BU VERİLERİ BİLMEK HEPİMİZİN HAKKI
Üst solunum yolu hastalıklarıyla ilgili verileri Hataylı yurttaşların ve tüm kamuoyunun bilmesi gerektiğini vurgulayan Hatay Milletvekili, “21 yıllık AKP iktidarları sonucunda Hatay kirletici tesisler tarafından kuşatılmış durumda. İskenderun Körfezi’nin geldiği nokta gerçekten endişe verici. Sahilimizi, içme suyu rezervlerimizi, birçok endemik bitki ve koruma statüsünde bulunan hayvan türlerini yitirmek üzereyiz. Yine Sarıseki’de, Payas’ta ve Hatay’ın dört bir köşesinde ormanlarımız katlediliyor, karbon yutak alanlarımızı yitiriyoruz. Yeni afetlere sebep olunuyor. En başta da yurttaşlarımızın sağlığı etkileniyor. Yani, iktidarın politik ve ekonomik tercihleri Hataylı yurttaşlarımıza kronik ve ölümcül hastalıklar olarak dönüyor. Depremden sağ kurtulanlar uzun vadede başka hastalıklar ile baş başa kalacak. Sağlık ve Çevre Birliği’nin 2022 yılında yayınladığı araştırma neticesinde, İskenderun Körfezi’nde bulunan ve ithal taş kömürü yakan termik santral dolayısıyla 2030 yılına kadar erken ölüm sayısı 6481 olarak tahmin ediliyor.

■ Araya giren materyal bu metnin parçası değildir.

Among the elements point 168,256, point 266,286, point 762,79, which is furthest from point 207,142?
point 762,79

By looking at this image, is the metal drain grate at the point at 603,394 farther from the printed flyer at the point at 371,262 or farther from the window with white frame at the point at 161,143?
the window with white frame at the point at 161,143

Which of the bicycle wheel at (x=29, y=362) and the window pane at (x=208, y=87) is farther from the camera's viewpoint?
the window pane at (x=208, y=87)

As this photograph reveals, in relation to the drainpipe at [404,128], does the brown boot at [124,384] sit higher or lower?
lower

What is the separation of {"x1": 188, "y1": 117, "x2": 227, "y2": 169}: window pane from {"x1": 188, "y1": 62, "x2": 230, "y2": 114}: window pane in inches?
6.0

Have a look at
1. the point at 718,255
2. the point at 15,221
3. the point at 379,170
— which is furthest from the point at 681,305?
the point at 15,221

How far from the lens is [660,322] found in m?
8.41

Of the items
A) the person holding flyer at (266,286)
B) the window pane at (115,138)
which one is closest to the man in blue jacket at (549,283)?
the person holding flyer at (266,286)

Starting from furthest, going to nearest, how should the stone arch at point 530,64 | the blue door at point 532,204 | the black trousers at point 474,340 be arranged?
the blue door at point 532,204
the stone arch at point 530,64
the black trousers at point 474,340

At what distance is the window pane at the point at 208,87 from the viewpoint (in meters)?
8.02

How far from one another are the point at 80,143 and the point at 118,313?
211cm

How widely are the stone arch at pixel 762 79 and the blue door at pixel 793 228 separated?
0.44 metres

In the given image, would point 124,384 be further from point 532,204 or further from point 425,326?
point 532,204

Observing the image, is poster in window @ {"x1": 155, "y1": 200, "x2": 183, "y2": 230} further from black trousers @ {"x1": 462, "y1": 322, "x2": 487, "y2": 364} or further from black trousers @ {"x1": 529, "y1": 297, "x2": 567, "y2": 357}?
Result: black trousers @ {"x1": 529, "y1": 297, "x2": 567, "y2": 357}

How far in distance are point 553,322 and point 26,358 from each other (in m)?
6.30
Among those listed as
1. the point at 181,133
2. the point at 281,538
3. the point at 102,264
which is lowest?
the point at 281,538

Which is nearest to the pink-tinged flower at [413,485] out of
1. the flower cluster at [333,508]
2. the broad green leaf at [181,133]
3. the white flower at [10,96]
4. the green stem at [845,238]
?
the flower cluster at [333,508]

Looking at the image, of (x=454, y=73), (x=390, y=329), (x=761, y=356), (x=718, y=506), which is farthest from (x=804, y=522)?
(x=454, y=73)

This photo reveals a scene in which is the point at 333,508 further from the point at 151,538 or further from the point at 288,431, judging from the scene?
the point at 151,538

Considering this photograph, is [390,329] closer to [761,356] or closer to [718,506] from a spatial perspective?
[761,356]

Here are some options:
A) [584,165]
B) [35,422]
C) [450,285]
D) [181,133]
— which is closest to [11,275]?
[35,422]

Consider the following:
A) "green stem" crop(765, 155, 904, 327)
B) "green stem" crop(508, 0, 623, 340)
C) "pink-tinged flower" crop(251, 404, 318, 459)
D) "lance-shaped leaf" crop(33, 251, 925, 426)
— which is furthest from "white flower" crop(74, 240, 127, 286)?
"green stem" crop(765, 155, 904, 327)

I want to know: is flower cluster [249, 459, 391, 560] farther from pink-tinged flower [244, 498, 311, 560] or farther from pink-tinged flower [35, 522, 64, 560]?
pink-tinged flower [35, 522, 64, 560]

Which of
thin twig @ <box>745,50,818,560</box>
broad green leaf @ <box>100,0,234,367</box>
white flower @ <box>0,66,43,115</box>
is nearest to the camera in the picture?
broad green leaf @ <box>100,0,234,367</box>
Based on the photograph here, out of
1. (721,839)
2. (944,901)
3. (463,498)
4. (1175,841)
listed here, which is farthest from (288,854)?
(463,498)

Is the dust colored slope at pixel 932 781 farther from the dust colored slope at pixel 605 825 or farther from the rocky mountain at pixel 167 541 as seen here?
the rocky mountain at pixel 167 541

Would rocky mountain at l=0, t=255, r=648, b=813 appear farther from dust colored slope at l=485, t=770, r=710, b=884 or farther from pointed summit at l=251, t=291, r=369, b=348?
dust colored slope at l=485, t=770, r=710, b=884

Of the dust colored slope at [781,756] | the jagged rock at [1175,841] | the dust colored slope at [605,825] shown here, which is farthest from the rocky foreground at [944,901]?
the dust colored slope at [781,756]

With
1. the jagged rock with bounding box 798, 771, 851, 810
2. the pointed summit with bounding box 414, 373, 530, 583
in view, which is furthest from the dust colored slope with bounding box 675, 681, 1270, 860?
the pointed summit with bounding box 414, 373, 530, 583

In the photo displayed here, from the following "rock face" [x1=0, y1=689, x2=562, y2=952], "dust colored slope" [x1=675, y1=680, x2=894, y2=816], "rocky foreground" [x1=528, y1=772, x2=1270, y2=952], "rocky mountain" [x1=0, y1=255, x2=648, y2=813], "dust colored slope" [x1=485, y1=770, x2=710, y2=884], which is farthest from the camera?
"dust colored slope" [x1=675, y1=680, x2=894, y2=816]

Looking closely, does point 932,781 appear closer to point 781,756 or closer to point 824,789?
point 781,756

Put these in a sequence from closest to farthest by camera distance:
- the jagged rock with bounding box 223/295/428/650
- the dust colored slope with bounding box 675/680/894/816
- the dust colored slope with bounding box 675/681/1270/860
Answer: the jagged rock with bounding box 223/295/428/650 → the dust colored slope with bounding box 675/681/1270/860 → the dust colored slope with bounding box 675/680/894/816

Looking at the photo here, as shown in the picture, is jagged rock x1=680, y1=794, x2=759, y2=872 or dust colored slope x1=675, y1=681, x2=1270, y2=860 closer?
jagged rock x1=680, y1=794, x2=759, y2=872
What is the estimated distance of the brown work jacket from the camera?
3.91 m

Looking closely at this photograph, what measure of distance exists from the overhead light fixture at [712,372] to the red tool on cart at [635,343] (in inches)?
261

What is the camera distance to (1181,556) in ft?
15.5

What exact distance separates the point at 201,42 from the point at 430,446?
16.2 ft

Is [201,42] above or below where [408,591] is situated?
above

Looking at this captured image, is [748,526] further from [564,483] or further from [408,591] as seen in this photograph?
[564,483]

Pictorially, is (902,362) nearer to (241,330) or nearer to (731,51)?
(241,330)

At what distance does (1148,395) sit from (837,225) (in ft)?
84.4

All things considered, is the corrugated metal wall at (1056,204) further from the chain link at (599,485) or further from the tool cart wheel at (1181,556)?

Tüm bu etkinin üzerine yönetmeliğe uymayan enkaz kaldırma çalışmaları sonucu ortaya çıkan asbesti de katmak gerek. Şimdi Sağlık Bakanı’ndan yıl yıl verileri öğrenmek istiyoruz ki gerçeği görelim. En azından durumun ciddiyetini tüm kamuoyu öğrenir. Ayrıca bu verileri bilmek hepimizin hakkı.” dedi.
Nermin Yıldırım Kara’nın Sağlık Bakanı Fahrettin Koca’ya yönelttiği sorular şu şekilde:
1. Türkiye’de son 5 yıldaki kamu hastanelerinde, yılları ayrı ayrı belirtilmek suretiyle KOAH teşhisi koyulan hasta sayısı kaçtır? Bu hastaların cinsiyet dağılımı nedir?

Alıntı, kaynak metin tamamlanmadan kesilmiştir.